誤認を招く表示は勧告などの対象になり得るため、正確な性能を、根拠資料とともに示す姿勢が欠かせません。

事業者が注意したいポイント

事業者が注意したいポイント

省エネ性能表示に対応するうえで、事業者が押さえておきたい実務上の注意点があります。誤認表示を避け、安心して表示を行うために、トラブルを防ぐためのポイントを整理します。

表示内容の根拠となる計算資料を整える

ラベルに表示する星の数や断熱性能の数値には、必ず省エネ計算という根拠があります。外皮計算や一次エネルギー消費量計算の結果を整え、ラベルの内容といつでも照合できるようにしておくことが大切です。

根拠資料が整っていないと、表示の正確性を説明できず、誤認表示を疑われるリスクもあります。

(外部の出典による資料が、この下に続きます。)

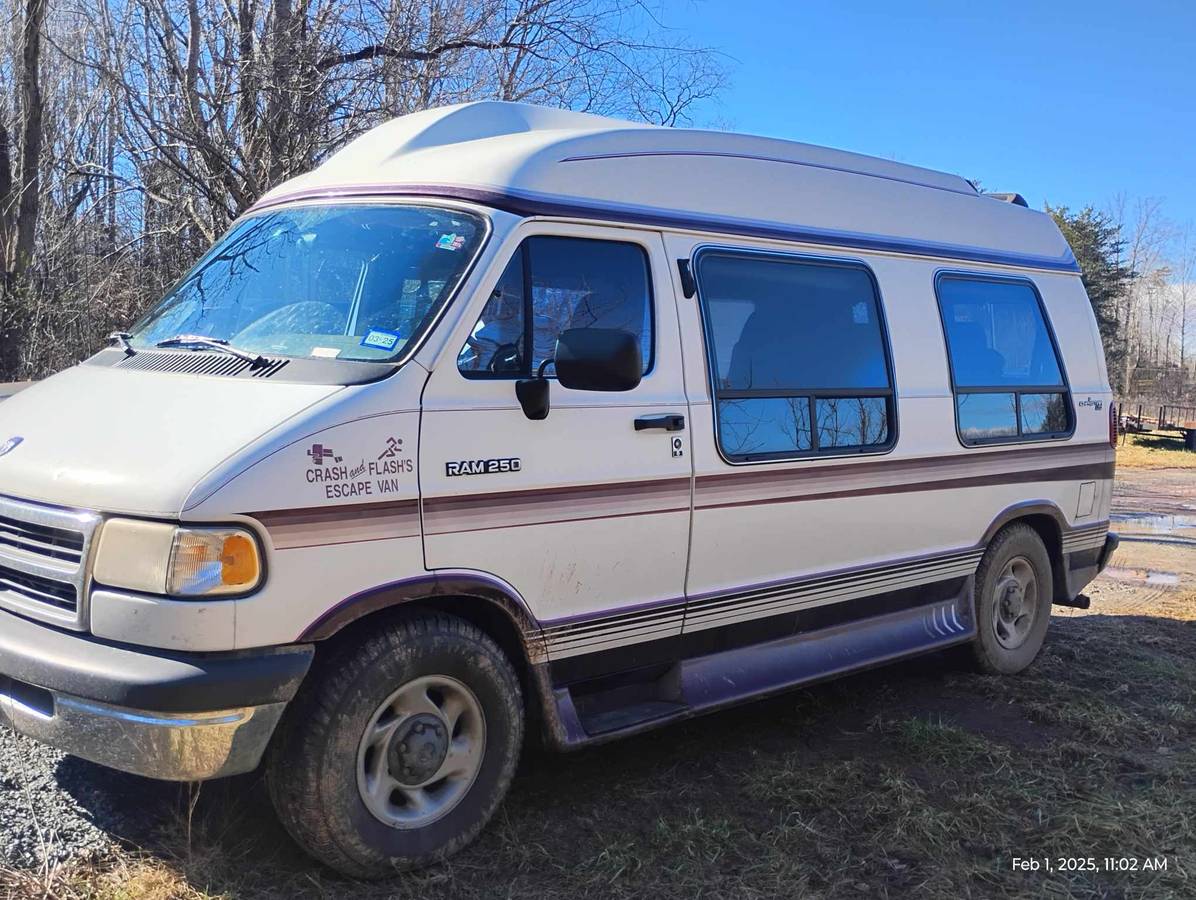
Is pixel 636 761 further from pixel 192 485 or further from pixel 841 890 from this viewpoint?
pixel 192 485

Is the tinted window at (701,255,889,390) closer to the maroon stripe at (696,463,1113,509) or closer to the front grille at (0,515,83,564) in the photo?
the maroon stripe at (696,463,1113,509)

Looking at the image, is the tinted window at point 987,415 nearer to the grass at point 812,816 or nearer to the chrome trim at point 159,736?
the grass at point 812,816

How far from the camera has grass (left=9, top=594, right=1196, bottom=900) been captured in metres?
3.55

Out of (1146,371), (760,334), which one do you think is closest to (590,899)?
(760,334)

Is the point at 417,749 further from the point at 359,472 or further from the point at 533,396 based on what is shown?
the point at 533,396

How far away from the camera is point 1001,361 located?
20.3 feet

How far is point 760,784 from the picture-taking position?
4453 mm

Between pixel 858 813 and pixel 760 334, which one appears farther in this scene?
pixel 760 334

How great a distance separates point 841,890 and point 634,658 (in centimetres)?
115

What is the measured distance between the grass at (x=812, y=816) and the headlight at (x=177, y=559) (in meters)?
0.99

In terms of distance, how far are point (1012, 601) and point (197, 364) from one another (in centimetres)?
480

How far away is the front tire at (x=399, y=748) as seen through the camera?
3346 millimetres

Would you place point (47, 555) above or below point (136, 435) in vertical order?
below

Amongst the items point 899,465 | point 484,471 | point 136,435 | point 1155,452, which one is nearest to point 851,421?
point 899,465
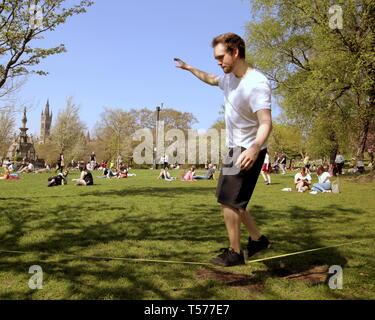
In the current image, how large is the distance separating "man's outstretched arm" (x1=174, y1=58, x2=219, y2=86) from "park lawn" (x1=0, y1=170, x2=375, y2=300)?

とくに第三者から問い合わせがあった際に、すぐに根拠を示せる状態にしておくことが望まれます。計算資料を適切に作成・保存しておくことが、安心して表示を行う土台になります。

設計変更時は表示内容の見直しが必要

省エネ性能は、断熱仕様や設備機器によって変わります。そのため、設計の途中で仕様を変更した場合は、省エネ計算をやり直し、ラベルの表示内容も見直す必要があります。

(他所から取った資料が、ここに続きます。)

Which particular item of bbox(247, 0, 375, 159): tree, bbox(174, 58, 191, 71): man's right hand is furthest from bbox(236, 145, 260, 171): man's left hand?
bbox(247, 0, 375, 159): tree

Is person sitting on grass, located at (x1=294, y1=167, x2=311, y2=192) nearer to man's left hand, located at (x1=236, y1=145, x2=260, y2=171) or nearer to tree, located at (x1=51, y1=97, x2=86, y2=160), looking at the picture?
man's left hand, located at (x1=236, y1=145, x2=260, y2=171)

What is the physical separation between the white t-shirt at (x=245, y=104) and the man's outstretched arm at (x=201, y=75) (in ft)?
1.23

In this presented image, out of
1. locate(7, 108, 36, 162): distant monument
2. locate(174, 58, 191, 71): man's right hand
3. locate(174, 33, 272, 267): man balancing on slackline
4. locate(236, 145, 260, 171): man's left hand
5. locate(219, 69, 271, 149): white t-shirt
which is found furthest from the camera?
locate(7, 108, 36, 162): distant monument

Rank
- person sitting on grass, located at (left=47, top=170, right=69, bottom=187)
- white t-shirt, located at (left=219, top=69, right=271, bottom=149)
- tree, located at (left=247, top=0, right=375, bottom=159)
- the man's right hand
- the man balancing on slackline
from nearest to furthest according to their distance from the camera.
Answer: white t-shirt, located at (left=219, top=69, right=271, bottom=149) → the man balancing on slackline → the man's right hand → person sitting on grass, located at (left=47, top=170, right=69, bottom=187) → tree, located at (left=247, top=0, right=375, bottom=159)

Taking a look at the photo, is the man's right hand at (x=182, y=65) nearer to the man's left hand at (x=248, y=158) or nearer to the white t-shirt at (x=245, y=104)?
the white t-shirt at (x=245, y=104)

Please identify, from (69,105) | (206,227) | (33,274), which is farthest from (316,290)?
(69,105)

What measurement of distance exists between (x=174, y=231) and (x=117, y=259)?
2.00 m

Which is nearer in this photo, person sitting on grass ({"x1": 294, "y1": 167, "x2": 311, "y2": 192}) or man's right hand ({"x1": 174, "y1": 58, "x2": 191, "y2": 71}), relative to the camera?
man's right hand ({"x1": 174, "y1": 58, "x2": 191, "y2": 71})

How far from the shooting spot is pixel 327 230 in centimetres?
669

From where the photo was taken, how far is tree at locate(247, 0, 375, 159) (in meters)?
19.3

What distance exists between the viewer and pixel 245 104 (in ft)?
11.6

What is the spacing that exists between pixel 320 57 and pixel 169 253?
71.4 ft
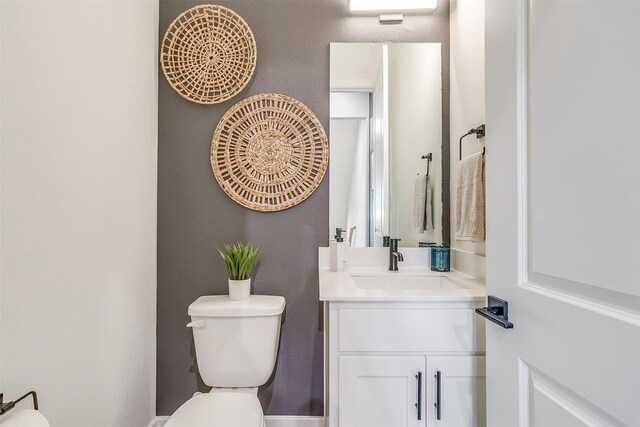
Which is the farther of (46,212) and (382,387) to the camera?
(382,387)

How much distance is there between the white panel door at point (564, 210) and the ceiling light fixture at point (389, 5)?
959 mm

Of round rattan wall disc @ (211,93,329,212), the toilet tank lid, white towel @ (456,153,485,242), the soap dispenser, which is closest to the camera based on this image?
white towel @ (456,153,485,242)

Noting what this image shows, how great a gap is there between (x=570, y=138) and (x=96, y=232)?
1409 millimetres

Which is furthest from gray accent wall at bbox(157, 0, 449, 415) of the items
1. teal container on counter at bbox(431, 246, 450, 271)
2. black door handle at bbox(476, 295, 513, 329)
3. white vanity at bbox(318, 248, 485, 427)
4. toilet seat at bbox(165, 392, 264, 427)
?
black door handle at bbox(476, 295, 513, 329)

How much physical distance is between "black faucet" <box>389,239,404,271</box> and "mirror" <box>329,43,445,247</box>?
91 mm

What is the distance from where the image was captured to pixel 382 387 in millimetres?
1164

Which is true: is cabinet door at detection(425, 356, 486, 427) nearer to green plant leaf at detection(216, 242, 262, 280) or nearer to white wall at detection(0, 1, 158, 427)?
green plant leaf at detection(216, 242, 262, 280)

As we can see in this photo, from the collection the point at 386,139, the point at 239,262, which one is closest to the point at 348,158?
the point at 386,139

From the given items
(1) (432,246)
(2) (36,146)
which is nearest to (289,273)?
(1) (432,246)

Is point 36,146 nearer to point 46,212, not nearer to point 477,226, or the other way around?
point 46,212

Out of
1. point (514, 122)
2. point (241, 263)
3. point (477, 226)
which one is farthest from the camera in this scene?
point (241, 263)

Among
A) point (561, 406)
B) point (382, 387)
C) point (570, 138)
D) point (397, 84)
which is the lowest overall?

変更前の性能のまま表示してしまうと、実際の建物と異なる内容を示すことになり、誤認表示につながりかねません。

予告広告などで仕様が未確定の段階では、性能が確定してから表示することも認められています。設計変更が生じたら、省エネ計算とラベルの内容を必ず一致させるという運用を徹底しましょう。

省エネ計算に詳しい専門家へ相談する

省エネ性能ラベルの根拠となる外皮計算や一次エネルギー消費量計算は、専門的で手間のかかる作業です。自己評価のためのWebプログラム入力や、第三者評価であるBELSの取得まで含めると、対応すべきことは少なくありません。

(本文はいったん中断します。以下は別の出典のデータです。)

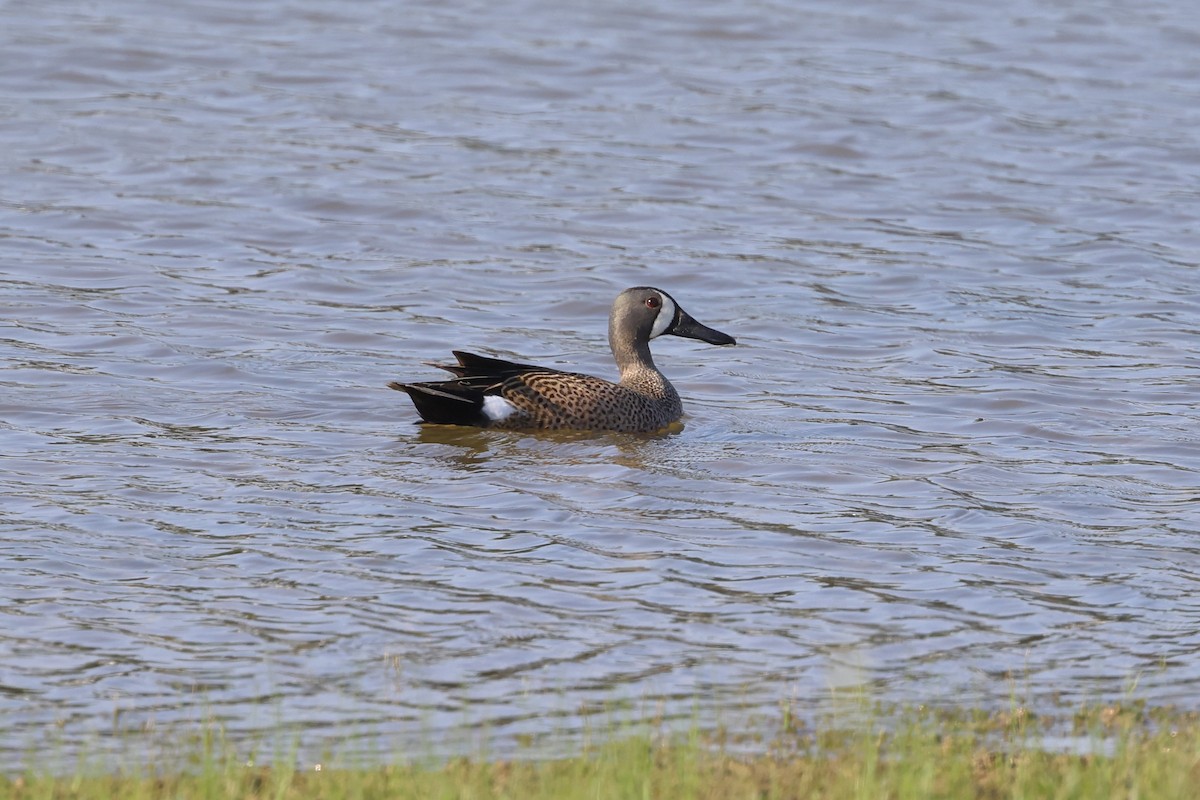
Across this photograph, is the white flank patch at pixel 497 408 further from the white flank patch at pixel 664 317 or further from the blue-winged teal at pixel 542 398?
the white flank patch at pixel 664 317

こうした計算や評価を自社だけで完結させるのが難しい場合は、省エネ計算に詳しい専門家へ相談したり、代行を依頼したりする方法があります。計算や評価書の作成を委託すれば、正確なラベル表示につなげながら、本来の販売・設計業務に集中しやすくなります。

また、制度の最新の運用を踏まえて対応してもらえる点もメリットです。表示内容の不備や手戻りを防ぐためにも、早い段階で専門家に相談しておくと安心です。

まとめ

建築物省エネ性能表示制度は、建物の省エネ性能をラベルでわかりやすく伝えるための制度で、2024年4月から販売・賃貸事業者の努力義務となりました。

ラベルにはエネルギー消費性能や断熱性能、目安光熱費などが示され、その作成には外皮性能や一次エネルギー消費量の計算が必要です。販売・賃貸時の表示に備え、早めに必要資料を整理し、計算や評価に不安があれば専門家へ相談しましょう。